Wie ich schon sagte, hatte Jock Ferguson kein besonders ausdrucksstarkes Mienenspiel, doch jetzt lief ihm etwas durchs Gesicht, das aussah, als bezöge es seine Energie direkt aus dem nationalen Stromnetz.

»Was wissen Sie über John Largo?«

»Nichts. Absolut nichts, deshalb frage ich ja. Wer ist der Mann?«

»Wo haben Sie den Namen gehört? Sie müssen den Namen doch irgendwo gehört haben.«

Ich sah Ferguson an. Er hatte sich mir zugewandt und von der Theke aufgerichtet. Plötzlich war er ganz Bulle und null Bekannter. Nach all meinem Herumfragen hatte ich binnen einer Sekunde mein Wissen über Largo verdoppelt: Jetzt kannte ich seinen vollen Namen. Dafür klingelte jede Alarmglocke, die nur klingeln konnte. Ganz eindeutig reichte allein der Umstand, dass ich den Namen John Largo kannte, schon aus, um mir die polizeiliche Aufmerksamkeit zu sichern, die ich um jeden Preis vermeiden wollte. Ich sagte mir, dass es am besten sei, wenn ich auspacke.

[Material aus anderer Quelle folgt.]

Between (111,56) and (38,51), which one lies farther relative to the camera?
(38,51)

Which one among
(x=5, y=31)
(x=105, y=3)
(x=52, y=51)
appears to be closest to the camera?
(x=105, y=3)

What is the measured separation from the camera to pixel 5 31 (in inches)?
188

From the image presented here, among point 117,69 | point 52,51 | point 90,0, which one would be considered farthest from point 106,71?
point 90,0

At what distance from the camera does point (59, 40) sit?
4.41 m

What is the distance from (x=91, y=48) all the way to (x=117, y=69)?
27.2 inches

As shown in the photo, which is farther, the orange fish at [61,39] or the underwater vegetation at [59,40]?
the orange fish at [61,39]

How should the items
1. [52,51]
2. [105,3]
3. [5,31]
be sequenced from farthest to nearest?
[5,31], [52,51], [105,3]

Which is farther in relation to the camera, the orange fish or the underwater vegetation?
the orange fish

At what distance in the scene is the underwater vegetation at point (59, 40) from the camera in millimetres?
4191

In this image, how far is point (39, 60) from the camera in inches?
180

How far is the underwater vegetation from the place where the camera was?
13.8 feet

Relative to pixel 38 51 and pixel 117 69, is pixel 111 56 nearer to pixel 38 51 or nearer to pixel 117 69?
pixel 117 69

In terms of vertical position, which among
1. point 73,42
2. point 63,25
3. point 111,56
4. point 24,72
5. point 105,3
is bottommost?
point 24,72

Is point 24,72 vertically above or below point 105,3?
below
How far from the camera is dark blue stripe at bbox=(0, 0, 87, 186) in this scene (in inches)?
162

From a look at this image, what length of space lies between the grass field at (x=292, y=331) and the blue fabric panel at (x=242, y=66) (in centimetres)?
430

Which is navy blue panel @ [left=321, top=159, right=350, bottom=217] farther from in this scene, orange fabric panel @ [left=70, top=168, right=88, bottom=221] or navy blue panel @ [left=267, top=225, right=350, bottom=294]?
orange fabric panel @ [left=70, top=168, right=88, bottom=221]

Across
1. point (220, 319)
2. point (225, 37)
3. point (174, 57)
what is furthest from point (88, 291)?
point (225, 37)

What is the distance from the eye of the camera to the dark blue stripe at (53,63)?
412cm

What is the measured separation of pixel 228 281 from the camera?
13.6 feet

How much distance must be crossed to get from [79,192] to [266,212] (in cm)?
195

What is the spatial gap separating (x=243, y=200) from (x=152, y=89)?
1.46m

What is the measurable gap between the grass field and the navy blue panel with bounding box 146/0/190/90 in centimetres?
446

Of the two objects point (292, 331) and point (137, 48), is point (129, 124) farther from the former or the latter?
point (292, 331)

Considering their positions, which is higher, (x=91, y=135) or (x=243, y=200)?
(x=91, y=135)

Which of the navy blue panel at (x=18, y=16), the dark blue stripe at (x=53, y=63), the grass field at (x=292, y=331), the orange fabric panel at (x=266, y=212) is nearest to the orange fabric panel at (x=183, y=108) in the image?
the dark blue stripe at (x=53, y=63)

»Okay, Jock, ich kann sehen, dass ich auf etwas gestoßen bin. Sie glauben aber offensichtlich, dass ich etwas wüsste, von dem ich nichts wissen sollte. Nun, ich weiß es wirklich nicht. Ich kannte nur den Namen Largo. Ich ermittle in einem Vermisstenfall. Wie sich herausstellt, sind es zwei Vermisste: Paul Costello, Jimmy Costellos Sohn, ist ebenfalls verschwunden. Aber vorher sind wir uns über den Weg gelaufen. Zuerst glaubte er, ich gehöre zu Ihrem Haufen, dann fragte er mich, ob Largo mich geschickt hätte. Mehr weiß ich nicht. Ich habe mich in der ganzen Stadt nach diesem Largo umgehört, aber niemand, den ich gefragt habe, kennt ihn. Bis jetzt. Also, wer ist John Largo?«

»Jetzt passen Sie mal auf. Hören Sie genau zu. Was Sie gerade gefragt haben ... an Ihrer Stelle würde ich diese Frage nie wieder stellen. John Largo ist ein Mann, über den Sie nichts wissen wollen. Wenn ich Ihnen je etwas gesagt habe, das Sie beherzigen sollten, Lennox, dann das: John Largo existiert nicht. Akzeptieren Sie das und leben Sie weiter. Andernfalls klappt das mit dem Weiterleben vielleicht nicht mehr ganz so gut.«

»Immer hübsch langsam, Jock. Sie können doch nicht ...«

»Ich muss gehen. Ich werde zusehen, dass ich für Sie etwas über Soutar in Erfahrung bringe. Versuchen Sie es inzwischen bei Jimmy MacSherry.«

Ehe ich etwas entgegnen konnte, war er fort. Ich lehnte mich über die Theke, sah das halb volle Whiskyglas, das er zurückgelassen hatte, und wusste, dass es eine große, eine ganz große Sache war: Wenn ein Schotte einen kostenlosen Drink nicht bis zum letzten Tropfen leert, weiß man, dass es brennt.

***

Bridgeton war eine Gegend, in der man sich elegant vorkommt, nur weil man Straßenschuhe anhat. Wie es schien, war dort Fußbekleidung bis zum Alter von zwölf Jahren freigestellt; danach hatte man schwere genagelte Arbeitsschuhe zu tragen, mit denen ein 45-Kilo-Jüngling auf der Straße klang wie eine vorbeimarschierende Wehrmachtsdivision. Wie neunundneunzig Prozent der Einwohner Bridgetons stand auch Jimmy MacSherry nicht im Telefonbuch. Ich sagte mir, dass es wohl am besten wäre, wenn ich selbst hinging und ein bisschen an die Türen pochte. Ich vergewisserte mich, dass ich meinen Schlagstock einsteckte. Bridgeton gehörte zu den Gegenden, wo man sich nackt vorkam, wenn man nicht irgendwas dabeihatte, mit dem man anderen Leuten Schmerzen zufügen konnte.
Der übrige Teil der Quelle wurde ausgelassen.